Romuald Wadagni : un nouveau départ sous haute tension
Le Bénin a choisi Romuald Wadagni comme successeur de Patrice Talon lors d’un scrutin présidentiel marqué par une participation record. Avec 94,27 % des voix, le candidat de la majorité présidentielle s’impose face à Paul Hounkpè, qui a reconnu sa défaite et appelé à l’unité nationale. La Cour constitutionnelle valide un taux de participation de 63,57 %, en nette hausse par rapport à 2021 (50,17 %).
Cette élection consacre la cinquième alternance démocratique au Bénin depuis 1990, un signal fort dans une région où les prolongations de mandats alimentent l’instabilité. Patrice Talon, en respectant la limite constitutionnelle de deux mandats, a renforcé la stabilité institutionnelle du pays.
Un scrutin sous surveillance et des défis persistants
Le processus électoral s’est déroulé dans le calme, malgré quelques incidents localisés comme des soupçons de bourrage d’urnes. La Commission électorale et les observateurs internationaux ont jugé ces irrégularités mineures, bien que la Cour constitutionnelle ait invalidé 34 596 voix pour non-respect des procédures. Paul Hounkpè, représentant une opposition affaiblie, n’a pas représenté une menace sérieuse pour Wadagni, dont le parti domine largement la scène politique.
Une croissance économique à transformer en opportunité sociale
Ancien ministre des Finances pendant dix ans, Romuald Wadagni est reconnu comme l’un des architectes du boom économique béninois. Sous son impulsion, le taux de croissance du PIB est passé de 1,8 % en 2015 à près de 8 % en 2025. Pourtant, malgré cette performance, 40,1 % des Béninois vivent toujours sous le seuil de pauvreté.
Son principal défi : faire de cette croissance une croissance inclusive. Son programme 2026-2033 repose sur trois piliers : le bien-être social pour tous, une économie diversifiée et compétitive, ainsi que la cohésion nationale et la sécurité.

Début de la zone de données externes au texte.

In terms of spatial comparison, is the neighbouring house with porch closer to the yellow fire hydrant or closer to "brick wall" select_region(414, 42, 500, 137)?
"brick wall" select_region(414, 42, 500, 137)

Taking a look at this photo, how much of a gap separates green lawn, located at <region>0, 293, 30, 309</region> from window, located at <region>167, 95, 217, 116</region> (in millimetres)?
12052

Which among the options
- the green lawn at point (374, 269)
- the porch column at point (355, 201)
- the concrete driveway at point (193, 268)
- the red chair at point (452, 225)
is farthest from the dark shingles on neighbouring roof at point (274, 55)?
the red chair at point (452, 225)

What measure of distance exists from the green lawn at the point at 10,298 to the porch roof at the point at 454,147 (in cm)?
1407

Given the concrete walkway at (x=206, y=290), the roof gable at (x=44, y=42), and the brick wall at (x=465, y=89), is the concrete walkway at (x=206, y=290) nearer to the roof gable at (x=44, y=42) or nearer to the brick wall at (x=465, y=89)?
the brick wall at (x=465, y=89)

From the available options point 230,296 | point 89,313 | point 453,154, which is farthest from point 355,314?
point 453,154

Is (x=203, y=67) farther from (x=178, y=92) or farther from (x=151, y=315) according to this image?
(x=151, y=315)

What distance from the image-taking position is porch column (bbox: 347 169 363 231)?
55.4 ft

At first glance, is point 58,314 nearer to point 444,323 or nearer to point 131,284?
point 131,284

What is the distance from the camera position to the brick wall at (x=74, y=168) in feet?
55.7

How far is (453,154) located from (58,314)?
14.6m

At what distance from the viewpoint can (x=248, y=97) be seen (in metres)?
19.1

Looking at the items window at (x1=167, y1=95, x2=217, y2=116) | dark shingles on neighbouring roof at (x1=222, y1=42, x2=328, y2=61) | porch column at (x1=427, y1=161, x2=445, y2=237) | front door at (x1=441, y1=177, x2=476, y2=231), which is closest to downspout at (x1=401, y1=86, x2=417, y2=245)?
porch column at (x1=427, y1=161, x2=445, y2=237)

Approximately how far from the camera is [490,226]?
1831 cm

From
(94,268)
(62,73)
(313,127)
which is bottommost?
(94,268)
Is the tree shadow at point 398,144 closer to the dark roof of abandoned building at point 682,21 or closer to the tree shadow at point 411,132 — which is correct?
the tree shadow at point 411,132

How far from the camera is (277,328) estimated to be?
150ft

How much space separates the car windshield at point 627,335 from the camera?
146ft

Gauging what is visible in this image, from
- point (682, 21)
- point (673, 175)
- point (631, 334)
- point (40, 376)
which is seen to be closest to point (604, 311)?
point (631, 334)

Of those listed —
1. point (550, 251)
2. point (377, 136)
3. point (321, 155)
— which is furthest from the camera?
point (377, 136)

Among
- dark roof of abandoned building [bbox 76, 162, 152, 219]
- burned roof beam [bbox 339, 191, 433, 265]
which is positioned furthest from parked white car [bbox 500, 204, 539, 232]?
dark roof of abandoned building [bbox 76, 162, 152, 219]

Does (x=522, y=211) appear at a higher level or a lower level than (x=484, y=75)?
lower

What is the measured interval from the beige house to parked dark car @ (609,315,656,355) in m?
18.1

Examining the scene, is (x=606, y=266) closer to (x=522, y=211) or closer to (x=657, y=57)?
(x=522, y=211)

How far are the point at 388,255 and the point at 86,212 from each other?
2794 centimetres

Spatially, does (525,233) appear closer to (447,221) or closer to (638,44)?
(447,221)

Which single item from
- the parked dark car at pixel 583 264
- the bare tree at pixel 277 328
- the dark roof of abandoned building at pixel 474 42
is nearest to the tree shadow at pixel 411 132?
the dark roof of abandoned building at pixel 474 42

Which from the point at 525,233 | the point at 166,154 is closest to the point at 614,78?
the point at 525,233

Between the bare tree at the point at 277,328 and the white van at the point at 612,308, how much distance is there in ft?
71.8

Un paysage politique en mutation et des réformes controversées
Les réformes constitutionnelles récentes, notamment l’introduction d’un quota de parrainage de 15 % pour les candidats à la présidentielle, ont profondément modifié les règles du jeu politique. Ces mesures expliquent l’absence de l’opposition historique, Les Démocrates, lors du scrutin. Résultat : l’opposition pourrait être exclue des prochaines élections jusqu’en 2040, sauf révision des règles.
La crise interne au sein des Démocrates, marquée par le départ de Boni Yayi en mars 2026, a encore fragilisé le camp oppositionnel. Face à ce constat, Wadagni mise sur un dialogue national pour évaluer les réformes contestées et trouver des compromis garantissant l’adhésion populaire.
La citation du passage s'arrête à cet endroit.